The idea of a council to the Executive, which has so generally
 obtained in the State constitutions, has been derived from that
 maxim of republican jealousy which considers power as safer in the
 hands of a number of men than of a single man. If the maxim should
 be admitted to be applicable to the case, I should contend that the
 advantage on that side would not counterbalance the numerous
 disadvantages on the opposite side. But I do not think the rule at
 all applicable to the executive power. I clearly concur in opinion,
 in this particular, with a writer whom the celebrated Junius
 pronounces to be ``deep, solid, and ingenious,'' that ``the
 executive power is more easily confined when it is ONE'';2 that
 it is far more safe there should be a single object for the jealousy
 and watchfulness of the people; and, in a word, that all
 multiplication of the Executive is rather dangerous than friendly to
 liberty.
A little consideration will satisfy us, that the species of
 security sought for in the multiplication of the Executive, is
 nattainable. Numbers must be so great as to render combination
 difficult, or they are rather a source of danger than of security.

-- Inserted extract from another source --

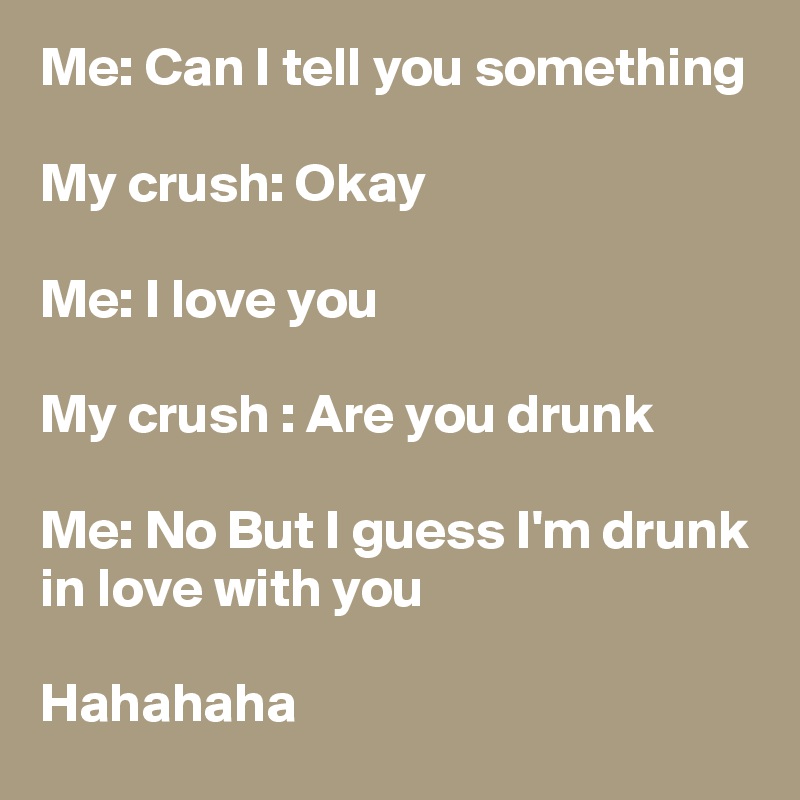 Your my crush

 The united credit and influence of several individuals must be more
 formidable to liberty, than the credit and influence of either of
 them separately. When power, therefore, is placed in the hands of
 so small a number of men, as to admit of their interests and views
 being easily combined in a common enterprise, by an artful leader,
 it becomes more liable to abuse, and more dangerous when abused,
 than if it be lodged in the hands of one man; who, from the very
 circumstance of his being alone, will be more narrowly watched and
 more readily suspected, and who cannot unite so great a mass of
 influence as when he is associated with others. The Decemvirs of
 Rome, whose name denotes their number,3 were more to be dreaded
 in their usurpation than any ONE of them would have been. No person
 would think of proposing an Executive much more numerous than that
 body; from six to a dozen have been suggested for the number of the
 council. The extreme of these numbers, is not too great for an easy
 combination; and from such a combination America would have more to
 fear, than from the ambition of any single individual. A council to
 a magistrate, who is himself responsible for what he does, are
 generally nothing better than a clog upon his good intentions, are
 often the instruments and accomplices of his bad and are almost
 always a cloak to his faults.
I forbear to dwell upon the subject of expense; though it be
 evident that if the council should be numerous enough to answer the
 principal end aimed at by the institution, the salaries of the
 members, who must be drawn from their homes to reside at the seat of
 government, would form an item in the catalogue of public
 expenditures too serious to be incurred for an object of equivocal
 utility. I will only add that, prior to the appearance of the
 Constitution, I rarely met with an intelligent man from any of the
 States, who did not admit, as the result of experience, that the
 UNITY of the executive of this State was one of the best of the
 distinguishing features of our constitution.
PUBLIUS.
1 New York has no council except for the single purpose of
 appointing to offices; New Jersey has a council whom the governor
 may consult. But I think, from the terms of the constitution, their
 resolutions do not bind him.
2 De Lolme.
3 Ten.

*There are two slightly different versions of No. 70 included here.